The task: Nothing but the line with "Present in the" and the lines after it, through the end of the records below, is to be repeated, exactly as it is.
┌──
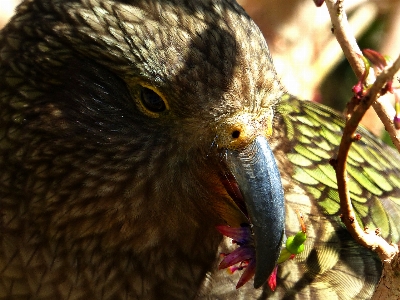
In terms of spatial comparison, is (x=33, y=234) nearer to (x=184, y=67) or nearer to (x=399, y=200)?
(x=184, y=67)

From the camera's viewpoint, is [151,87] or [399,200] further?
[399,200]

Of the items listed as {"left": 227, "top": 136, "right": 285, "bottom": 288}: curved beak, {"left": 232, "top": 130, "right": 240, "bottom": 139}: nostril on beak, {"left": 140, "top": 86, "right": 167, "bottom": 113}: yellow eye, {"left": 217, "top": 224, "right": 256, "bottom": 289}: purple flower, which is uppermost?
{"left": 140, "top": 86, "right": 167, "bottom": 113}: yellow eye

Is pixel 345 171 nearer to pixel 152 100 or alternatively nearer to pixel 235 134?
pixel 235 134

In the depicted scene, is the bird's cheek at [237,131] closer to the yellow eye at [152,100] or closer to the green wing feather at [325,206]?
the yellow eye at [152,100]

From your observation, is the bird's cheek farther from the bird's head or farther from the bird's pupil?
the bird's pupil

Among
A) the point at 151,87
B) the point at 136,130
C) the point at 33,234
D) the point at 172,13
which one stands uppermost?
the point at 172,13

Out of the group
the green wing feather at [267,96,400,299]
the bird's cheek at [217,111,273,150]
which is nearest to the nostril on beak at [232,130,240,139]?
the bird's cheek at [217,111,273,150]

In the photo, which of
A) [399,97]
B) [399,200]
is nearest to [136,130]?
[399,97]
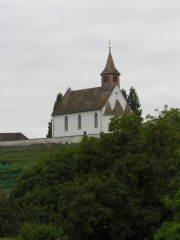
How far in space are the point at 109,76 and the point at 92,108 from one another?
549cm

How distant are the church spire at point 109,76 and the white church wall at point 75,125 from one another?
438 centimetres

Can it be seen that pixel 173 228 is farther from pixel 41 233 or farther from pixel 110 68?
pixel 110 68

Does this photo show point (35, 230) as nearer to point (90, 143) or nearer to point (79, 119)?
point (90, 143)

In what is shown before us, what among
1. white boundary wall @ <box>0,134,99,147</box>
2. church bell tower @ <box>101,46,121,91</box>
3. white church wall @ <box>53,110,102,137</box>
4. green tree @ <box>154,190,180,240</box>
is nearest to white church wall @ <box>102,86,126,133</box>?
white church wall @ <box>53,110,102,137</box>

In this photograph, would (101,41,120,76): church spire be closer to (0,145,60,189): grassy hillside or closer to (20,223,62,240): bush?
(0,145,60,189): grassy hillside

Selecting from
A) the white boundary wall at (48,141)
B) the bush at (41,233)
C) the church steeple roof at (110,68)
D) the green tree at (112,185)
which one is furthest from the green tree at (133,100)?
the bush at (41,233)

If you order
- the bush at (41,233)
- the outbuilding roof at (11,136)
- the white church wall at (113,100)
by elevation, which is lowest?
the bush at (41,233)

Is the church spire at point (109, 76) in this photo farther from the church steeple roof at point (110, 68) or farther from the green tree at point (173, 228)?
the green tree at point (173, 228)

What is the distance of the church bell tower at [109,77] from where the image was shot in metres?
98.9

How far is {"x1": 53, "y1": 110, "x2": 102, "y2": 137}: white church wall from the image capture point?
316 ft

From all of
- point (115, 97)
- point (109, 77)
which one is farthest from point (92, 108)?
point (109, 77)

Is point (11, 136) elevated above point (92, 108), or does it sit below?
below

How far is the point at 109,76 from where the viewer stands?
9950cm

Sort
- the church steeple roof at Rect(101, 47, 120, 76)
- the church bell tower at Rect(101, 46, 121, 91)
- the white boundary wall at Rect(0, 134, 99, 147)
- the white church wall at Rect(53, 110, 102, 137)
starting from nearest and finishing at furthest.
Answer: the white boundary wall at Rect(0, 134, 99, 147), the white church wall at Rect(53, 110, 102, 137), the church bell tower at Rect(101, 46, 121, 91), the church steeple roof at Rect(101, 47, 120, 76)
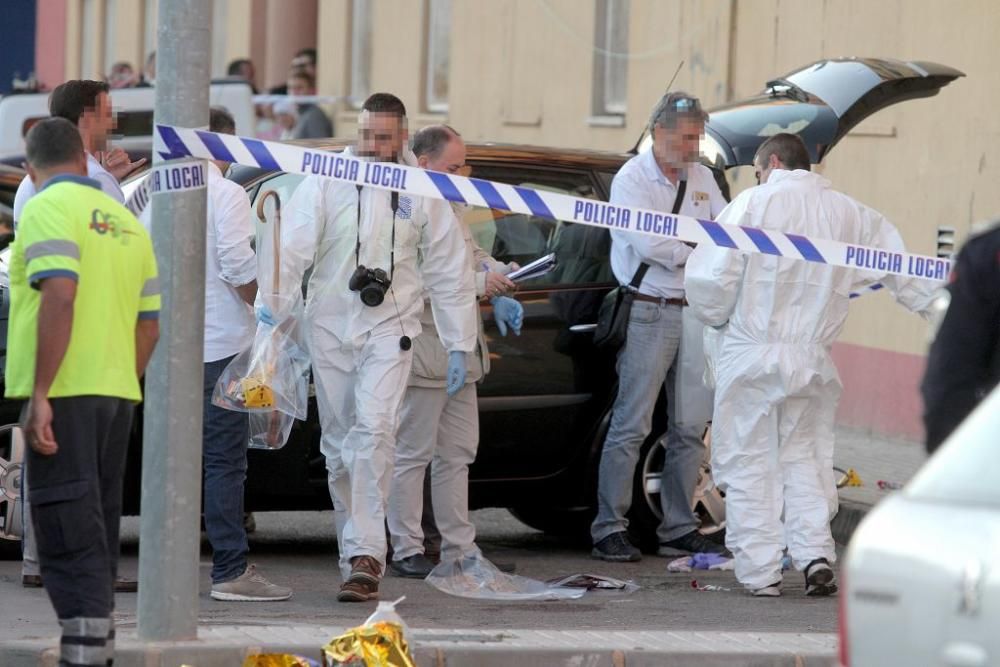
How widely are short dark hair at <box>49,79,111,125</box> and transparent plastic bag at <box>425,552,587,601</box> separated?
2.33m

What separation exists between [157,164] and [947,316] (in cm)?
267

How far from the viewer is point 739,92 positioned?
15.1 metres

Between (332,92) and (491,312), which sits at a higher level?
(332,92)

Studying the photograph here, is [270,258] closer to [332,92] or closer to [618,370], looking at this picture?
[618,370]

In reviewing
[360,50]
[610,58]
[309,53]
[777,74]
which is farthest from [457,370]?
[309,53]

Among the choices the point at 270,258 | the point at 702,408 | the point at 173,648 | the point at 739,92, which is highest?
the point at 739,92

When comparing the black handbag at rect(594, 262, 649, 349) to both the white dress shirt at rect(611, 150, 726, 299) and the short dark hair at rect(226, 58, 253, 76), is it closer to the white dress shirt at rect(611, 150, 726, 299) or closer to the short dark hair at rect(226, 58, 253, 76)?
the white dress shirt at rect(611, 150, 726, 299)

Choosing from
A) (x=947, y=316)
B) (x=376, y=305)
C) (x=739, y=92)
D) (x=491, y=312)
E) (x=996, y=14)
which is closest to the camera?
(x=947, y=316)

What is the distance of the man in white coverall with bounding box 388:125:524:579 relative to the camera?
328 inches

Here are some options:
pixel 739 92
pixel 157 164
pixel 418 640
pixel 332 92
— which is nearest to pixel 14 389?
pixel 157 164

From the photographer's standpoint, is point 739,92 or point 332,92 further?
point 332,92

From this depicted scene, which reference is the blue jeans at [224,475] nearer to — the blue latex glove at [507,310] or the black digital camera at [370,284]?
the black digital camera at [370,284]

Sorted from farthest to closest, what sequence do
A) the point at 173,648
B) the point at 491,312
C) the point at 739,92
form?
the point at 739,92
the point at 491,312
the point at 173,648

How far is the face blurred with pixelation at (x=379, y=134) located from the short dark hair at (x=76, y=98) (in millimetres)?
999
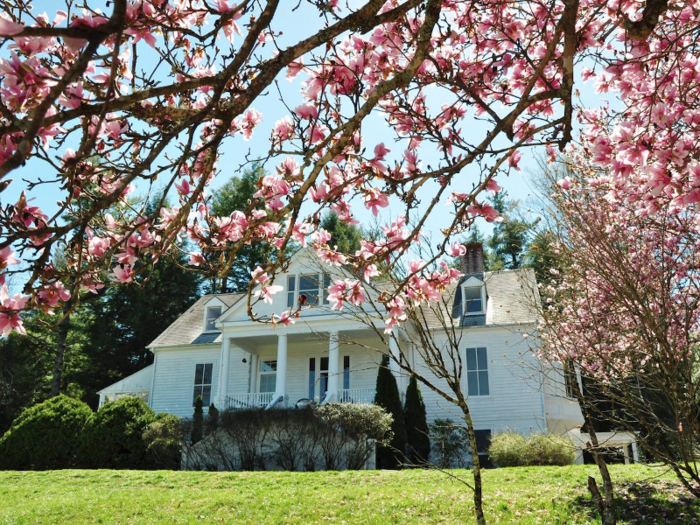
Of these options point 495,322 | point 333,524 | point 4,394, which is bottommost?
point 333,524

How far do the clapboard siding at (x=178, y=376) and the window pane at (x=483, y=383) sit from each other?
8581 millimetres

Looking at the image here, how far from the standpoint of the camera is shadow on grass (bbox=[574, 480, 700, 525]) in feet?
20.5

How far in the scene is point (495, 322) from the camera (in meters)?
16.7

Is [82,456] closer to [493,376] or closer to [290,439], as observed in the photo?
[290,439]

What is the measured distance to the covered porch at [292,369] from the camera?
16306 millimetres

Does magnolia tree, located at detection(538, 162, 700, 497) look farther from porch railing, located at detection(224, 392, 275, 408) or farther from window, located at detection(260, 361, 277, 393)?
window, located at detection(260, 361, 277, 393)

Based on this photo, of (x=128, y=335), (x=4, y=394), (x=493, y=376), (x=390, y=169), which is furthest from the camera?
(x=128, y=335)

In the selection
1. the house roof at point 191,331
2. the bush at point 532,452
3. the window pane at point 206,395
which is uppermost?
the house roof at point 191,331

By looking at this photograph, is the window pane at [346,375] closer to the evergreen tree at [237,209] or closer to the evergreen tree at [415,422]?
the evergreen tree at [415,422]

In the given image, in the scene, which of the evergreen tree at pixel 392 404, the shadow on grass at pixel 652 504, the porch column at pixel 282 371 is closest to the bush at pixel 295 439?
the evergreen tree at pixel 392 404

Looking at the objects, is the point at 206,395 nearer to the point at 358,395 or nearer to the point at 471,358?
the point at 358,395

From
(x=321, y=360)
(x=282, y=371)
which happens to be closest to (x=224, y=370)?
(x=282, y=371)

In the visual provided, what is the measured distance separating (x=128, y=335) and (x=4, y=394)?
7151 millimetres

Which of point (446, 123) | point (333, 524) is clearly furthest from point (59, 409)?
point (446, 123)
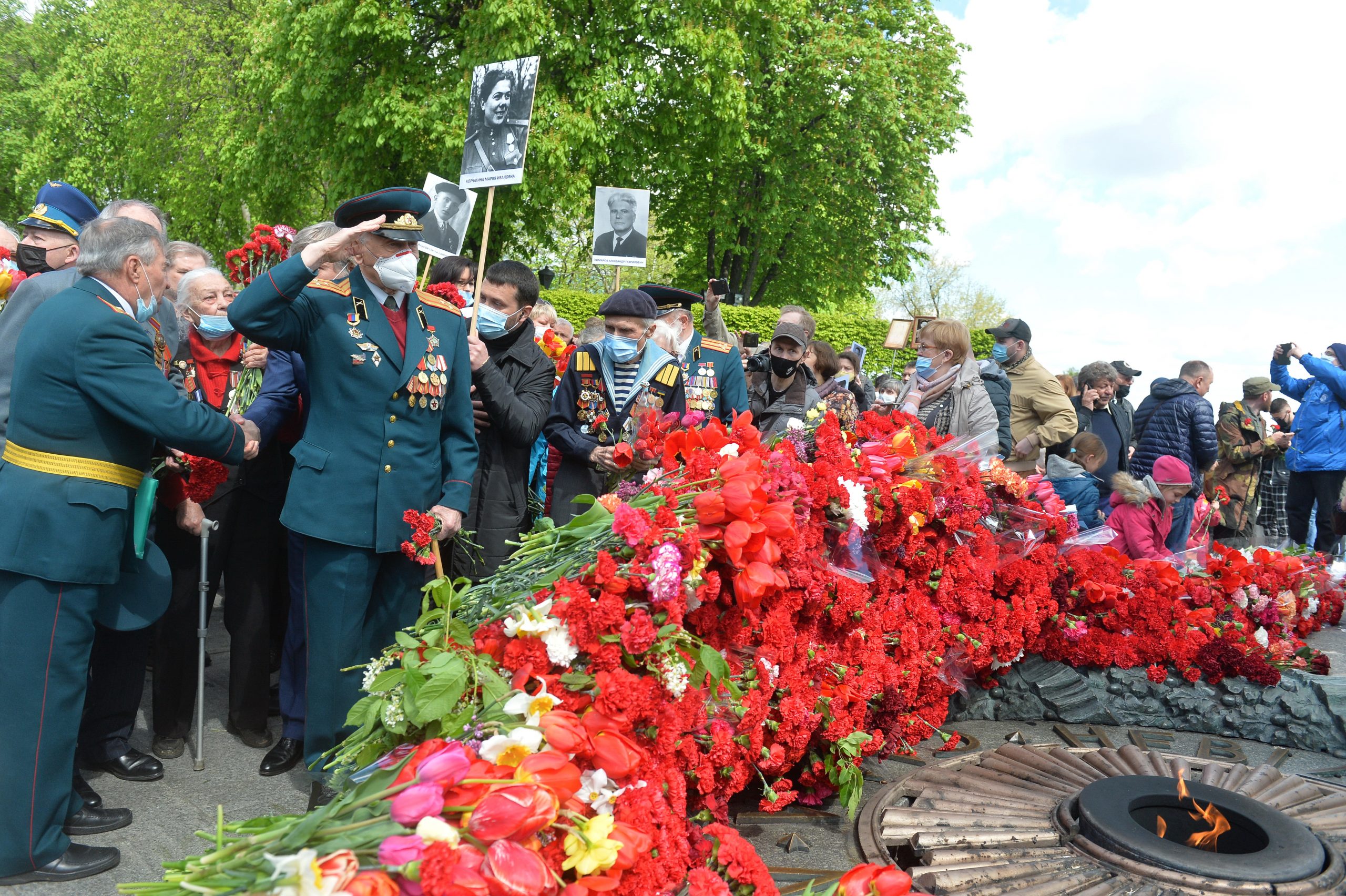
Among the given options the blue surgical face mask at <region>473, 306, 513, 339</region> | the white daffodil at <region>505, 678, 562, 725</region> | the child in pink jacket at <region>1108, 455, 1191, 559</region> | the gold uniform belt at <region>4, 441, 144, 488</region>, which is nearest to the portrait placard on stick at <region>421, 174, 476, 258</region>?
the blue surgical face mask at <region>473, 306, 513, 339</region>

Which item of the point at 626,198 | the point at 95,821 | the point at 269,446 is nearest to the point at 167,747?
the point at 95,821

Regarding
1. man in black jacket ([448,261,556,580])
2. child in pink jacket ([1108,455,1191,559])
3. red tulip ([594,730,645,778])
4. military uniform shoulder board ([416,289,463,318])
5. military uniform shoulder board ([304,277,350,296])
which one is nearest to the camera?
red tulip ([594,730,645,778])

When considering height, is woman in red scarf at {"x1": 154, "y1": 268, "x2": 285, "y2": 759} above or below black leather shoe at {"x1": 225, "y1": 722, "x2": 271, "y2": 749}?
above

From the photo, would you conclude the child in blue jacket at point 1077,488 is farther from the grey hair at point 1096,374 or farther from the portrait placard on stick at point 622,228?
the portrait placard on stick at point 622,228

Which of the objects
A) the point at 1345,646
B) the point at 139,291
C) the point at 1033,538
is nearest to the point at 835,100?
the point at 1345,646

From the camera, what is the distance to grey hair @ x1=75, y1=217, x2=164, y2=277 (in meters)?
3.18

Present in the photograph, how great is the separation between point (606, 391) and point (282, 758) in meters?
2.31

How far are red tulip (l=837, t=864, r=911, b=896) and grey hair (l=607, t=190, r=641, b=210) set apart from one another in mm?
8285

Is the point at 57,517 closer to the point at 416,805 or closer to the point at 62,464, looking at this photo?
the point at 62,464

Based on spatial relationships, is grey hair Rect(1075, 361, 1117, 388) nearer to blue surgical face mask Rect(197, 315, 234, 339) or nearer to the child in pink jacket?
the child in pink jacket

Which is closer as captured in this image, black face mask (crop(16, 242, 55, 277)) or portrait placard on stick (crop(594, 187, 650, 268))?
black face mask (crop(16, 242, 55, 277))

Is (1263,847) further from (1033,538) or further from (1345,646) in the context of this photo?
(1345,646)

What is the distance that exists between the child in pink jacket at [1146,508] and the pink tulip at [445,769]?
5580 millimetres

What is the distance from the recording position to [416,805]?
└──
Solution for this task:
Present in the photograph, how great is the separation between point (606, 391) and point (282, 758) in meters?
2.31

How far are red tulip (l=837, t=864, r=911, b=896) and grey hair (l=607, t=190, r=641, b=210) set apart from one another in mm?
8285

Is the point at 57,517 closer to the point at 416,805 or closer to the point at 62,464, looking at this photo?
the point at 62,464

Based on spatial relationships, is grey hair Rect(1075, 361, 1117, 388) nearer to blue surgical face mask Rect(197, 315, 234, 339) or nearer to the child in pink jacket?
the child in pink jacket

Which is closer as captured in this image, black face mask (crop(16, 242, 55, 277)) or portrait placard on stick (crop(594, 187, 650, 268))?
black face mask (crop(16, 242, 55, 277))

Is (1263,847) further from (1033,538) or further from (1345,646) in the context of this photo?
(1345,646)

What is the distance that exists between the child in pink jacket at [1146,508] and the pink tulip at [445,769]?
5580 millimetres

What is the distance from the recording position to [416,805]?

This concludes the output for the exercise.